尾高
「夏休みで帰省されると聞いて楽しみにしてたんですよ。
本当に噂通り綺麗な方ですね。」
春と別れた後の莉夏も最悪な目に遭っていた。
尾高とマンションの前で会ってしまったのだ。
そして、あのバラは尾高が莉夏宅に持ってきた物だったと。
死霊に取り憑かれた男がニコニコしてる。
背筋がゾワゾワする。
一刻も早く逃れたい!
有間が自分だけにげようとしてるので、しっかり腕を掴んだ。
「お花、ありがとうございました。
でも、お世話が大変なんでヤメて下さいね~」
引きつりながら笑顔で話す。
「すみません、お菓子の方が良かったですか?
今度から気をつけます。」
「いえ、わざわざ要らないです。お家賃いただいてるので。」莉夏なりにハッキリと拒絶しているのだが…
「いえいえ大家さんなんで!また改めてお菓子を
持って参ります。」と深々と頭を下げる。
「急に深夜用事もないのに家に来られるのは
迷惑なんで!
ウチの母に渡して置いて下さい。」
有間が庇う。
「うん?君、誰?」有間を訝しげに見る。
年下と見たら急に態度を変えるタイプか?
「秋津不動産に一任してるので、そちらへお願いしますね〜
彼は私の従兄弟で婚約者で秋津不動産の息子なんですよ〜
帰ろ!有間!」
莉夏がカチーンと来たのか?
そのまま、有間の手を引いて自宅に入った。
「俺ん家、あっちだよ〜」
「一人で家戻ったら、なんか付いてきそうじゃん、あの人!
イヤだから、しばらくこっち居て!」
莉夏がプリプリしてる。
「あ〜っ、ああいうの予想してなかったよ〜
家族向けに中作っといたのに〜!」
髪をクシャクシャにしてイラついている。
「まあ、就職したら帰省もほとんど出来ないし、
あっちも宅地が全部売れたら大阪戻るでしょ。
今年だけの辛抱だよ。」
有間がなぐさめる。
「アンタは一応許婚なんだから、もっと強めに出てよ!」
「え〜っ、やだよ〜婚約は便宜的なもんだし。
俺にも結婚を夢見る権利があるよ〜ガフッ!」
どうも玄関の置物で殴られたようだ。
「チッ、噂ほどじゃないじゃん!
男いるし!」
尾高が舌打ちする。
爽やかイケメン風な顔が一瞬で歪む。
上場企業のリーマンらしく建前と本音を見事に使い分けているようだ。
「でも、この広大な平地は魅力的だよ。
3年前本部はなんで諦めたのか?謎だな。

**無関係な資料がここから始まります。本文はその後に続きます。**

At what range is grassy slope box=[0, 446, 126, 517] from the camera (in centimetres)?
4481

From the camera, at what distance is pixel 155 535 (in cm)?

」
死霊が周りを囲み男を食い殺そうとするが
男には何の効果も無いようだった。
「え〜っ、じゃあの死霊男がこのバラの人だったんだ。」
帰宅し春と莉夏でご飯を食べながら話しを聞く。
バラは母の栄子が鴨居の取手に逆さまに吊るしていた。
今夜は栄子は遅いらしい。
「急に家にオバケ連れて来られたらイヤだね〜」
昼間はあのクソガキにボロクソ言われたが、
莉夏を長年見てて羨ましかった事は、一度もない。
言い寄ってくる男は、ろくでも無いし!
本当にビックリするくらいだ。
もう、この頃では選考した科目で新しい教室入ると
誰か近付いてくるか?
春でも分かるように。
ちょっとでも感じ良い容姿良い子は、絶対来ない!
ブ男か容姿良いのはクセ強ナルシストか?
不憫な境遇しか無かった。
ではなぜ、莉夏は男達を払わないのか?
それは天然の防波堤になるから。
男達は牽制しあって、誰かが前に出るのを許さない!
外から来る男なぞ、速攻はじく。
SPを無料で引き受けてくれているのだ。
しかし、ココにはその防波堤もSPもない。
有間は便宜上婚約者だが、それは本当にポストに
入る気持ち悪いラブレターや急な縁談話や
田舎のスケベ親父ども除け用だ。
美人のメリットなんてほぼ無い!
そして今また、死霊男にどうも目を付けられたらしい。
「ねえ、春。今からでもボディーガードのバイトしない?有間より絶対頼りになるし!」
「えっ、でもバイトの契約あるし、シフトもう決まってるし〜」春が困惑する。
「だよね〜ごめん」莉夏がガックリする。
男みたいとかチビとか言われてる方が人生楽な気がする。
本当に素敵な男性は、そういうの全く気にしないし。
有間も山背も莉夏にも春にも態度変えなかった。